Disabled people who receive benefits can technically marry.  Marriage, though, comes with severe financial penalties.  Disabled people already have much higher expenses than the general population. This is because of the exorbitant cost of accessibility aids (such as walkers or augmentative and alternative communication devices) and high medical expenses. Additionally, many disabled people must live in an area with access to public transportation and ADA compliant living. These much needed accommodations are often located in areas with higher rent prices. This extra need is hardly acknowledged in federal disability benefits. 
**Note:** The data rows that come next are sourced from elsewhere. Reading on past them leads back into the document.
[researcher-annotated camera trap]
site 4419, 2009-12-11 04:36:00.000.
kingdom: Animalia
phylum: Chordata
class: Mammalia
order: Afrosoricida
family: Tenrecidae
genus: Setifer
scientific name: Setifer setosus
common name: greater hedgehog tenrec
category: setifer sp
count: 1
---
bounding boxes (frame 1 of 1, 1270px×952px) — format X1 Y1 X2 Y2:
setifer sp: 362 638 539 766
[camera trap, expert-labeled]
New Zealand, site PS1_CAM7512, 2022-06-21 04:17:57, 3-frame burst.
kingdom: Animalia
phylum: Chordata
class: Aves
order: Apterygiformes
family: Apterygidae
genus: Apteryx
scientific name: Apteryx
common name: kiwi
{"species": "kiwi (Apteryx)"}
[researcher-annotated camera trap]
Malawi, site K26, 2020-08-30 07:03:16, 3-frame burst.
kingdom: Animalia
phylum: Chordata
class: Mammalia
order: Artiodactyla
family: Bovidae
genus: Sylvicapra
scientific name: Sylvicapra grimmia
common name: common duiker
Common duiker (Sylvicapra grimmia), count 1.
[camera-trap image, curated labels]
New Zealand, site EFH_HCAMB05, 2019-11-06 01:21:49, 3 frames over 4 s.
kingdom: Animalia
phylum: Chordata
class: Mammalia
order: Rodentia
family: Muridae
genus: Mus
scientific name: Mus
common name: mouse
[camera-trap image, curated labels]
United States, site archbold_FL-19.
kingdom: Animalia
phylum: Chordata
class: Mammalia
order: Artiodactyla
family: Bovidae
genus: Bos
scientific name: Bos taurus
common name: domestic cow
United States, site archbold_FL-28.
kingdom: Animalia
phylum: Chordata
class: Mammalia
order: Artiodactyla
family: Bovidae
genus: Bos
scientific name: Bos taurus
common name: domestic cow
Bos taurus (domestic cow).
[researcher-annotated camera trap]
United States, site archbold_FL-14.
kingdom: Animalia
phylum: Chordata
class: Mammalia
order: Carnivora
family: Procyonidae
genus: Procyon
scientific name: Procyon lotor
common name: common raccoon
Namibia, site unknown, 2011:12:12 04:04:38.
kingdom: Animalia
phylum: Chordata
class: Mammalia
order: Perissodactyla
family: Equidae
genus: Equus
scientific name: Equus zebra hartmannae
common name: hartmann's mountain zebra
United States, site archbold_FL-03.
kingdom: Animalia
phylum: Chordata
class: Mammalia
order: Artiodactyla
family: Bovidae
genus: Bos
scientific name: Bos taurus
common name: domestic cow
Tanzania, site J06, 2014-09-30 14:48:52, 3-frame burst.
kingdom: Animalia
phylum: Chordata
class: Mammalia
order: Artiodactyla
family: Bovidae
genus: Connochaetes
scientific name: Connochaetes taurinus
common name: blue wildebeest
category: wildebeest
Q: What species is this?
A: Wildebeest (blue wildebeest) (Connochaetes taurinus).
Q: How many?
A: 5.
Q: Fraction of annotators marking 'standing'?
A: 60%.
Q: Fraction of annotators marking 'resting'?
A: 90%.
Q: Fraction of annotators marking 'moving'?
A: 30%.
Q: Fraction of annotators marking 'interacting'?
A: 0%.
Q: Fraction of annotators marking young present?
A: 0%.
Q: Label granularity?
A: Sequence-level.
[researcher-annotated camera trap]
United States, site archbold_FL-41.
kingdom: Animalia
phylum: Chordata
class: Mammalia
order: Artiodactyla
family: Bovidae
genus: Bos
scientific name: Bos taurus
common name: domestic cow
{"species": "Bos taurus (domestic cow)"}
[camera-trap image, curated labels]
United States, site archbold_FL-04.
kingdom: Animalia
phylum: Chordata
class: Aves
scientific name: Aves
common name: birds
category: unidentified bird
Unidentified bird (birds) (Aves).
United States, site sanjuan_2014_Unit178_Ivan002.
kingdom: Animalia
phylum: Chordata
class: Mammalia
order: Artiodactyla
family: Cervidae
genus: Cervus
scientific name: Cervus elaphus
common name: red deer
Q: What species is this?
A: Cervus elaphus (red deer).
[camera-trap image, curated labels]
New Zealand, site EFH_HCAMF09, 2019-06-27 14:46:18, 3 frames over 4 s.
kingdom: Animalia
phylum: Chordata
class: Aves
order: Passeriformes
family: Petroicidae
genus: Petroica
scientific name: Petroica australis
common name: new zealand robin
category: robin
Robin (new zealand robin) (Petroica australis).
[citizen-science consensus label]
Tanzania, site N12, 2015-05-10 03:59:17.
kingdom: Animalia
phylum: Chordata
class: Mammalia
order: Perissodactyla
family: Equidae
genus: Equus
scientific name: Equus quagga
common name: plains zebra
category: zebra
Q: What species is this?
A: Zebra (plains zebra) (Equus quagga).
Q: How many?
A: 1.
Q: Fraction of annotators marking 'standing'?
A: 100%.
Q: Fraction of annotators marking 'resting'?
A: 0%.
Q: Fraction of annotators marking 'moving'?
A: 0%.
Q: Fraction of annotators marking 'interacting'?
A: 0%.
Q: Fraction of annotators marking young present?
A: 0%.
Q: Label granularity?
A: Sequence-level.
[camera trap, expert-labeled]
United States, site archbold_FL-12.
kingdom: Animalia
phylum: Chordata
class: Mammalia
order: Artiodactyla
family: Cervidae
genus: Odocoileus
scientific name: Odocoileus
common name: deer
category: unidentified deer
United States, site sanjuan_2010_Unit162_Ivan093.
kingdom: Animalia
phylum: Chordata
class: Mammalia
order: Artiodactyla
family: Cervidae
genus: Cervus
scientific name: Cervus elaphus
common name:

A disabled Supplemental Security Income (SSI) recipient who has been declared unable to work, for example, can only have $2,000 in savings. Even worse, SSI recipients receive an average of only $569 per month to live on. For reference, average rent for a one bedroom apartment in Dallas is $1,692 per month.  Similarly, a Disabled Adult Child (DAC) may receive benefits based on their parent’s work history, which, for families who had to de-prioritize work to care for their disabled child, can result in a low benefit amount.  As a result, many DACs and SSI recipients struggle to afford basic necessities and medical care.

The MEDAA

When an SSI recipient or DAC gets married, they are subject to penalties.  SSI recipients, when they marry another SSI recipient, lose a portion of their benefit amount.  That loss can be devastating for an already low-income couple.  SSI recipients who marry an able bodied adult that does not receive SSI can expect to lose benefits proportionally to their new spouse’s income.  This loss can trap the disabled person in a relationship where they become financially dependent on their spouse.  Also, the expectation that the able bodied spouse will be the provider is an outdated and unrealistic concept in a world where many families require two incomes.  For DACs, marriage often means a total loss of benefits, including access to Medicare and Medicaid.  This loss can be life-threatening, as many DACs rely on Medicare and Medicaid coverage to survive.  
Fortunately, the disabled community and their abled partners are working to change this.  Lori Long, a Californian DAC who wishes to marry her fiancé, helped push the Marriage Equality for Disabled Adults Act. This will end the worst of the marriage penalties for DACs, and change the definition of marriage for SSI recipients. This is only the first step in the fight to end marriage penalties for disabled adults. With enough effort and support from both disabled people and the American public at large, there is hope that someday everyone might be able to celebrate true marriage equality.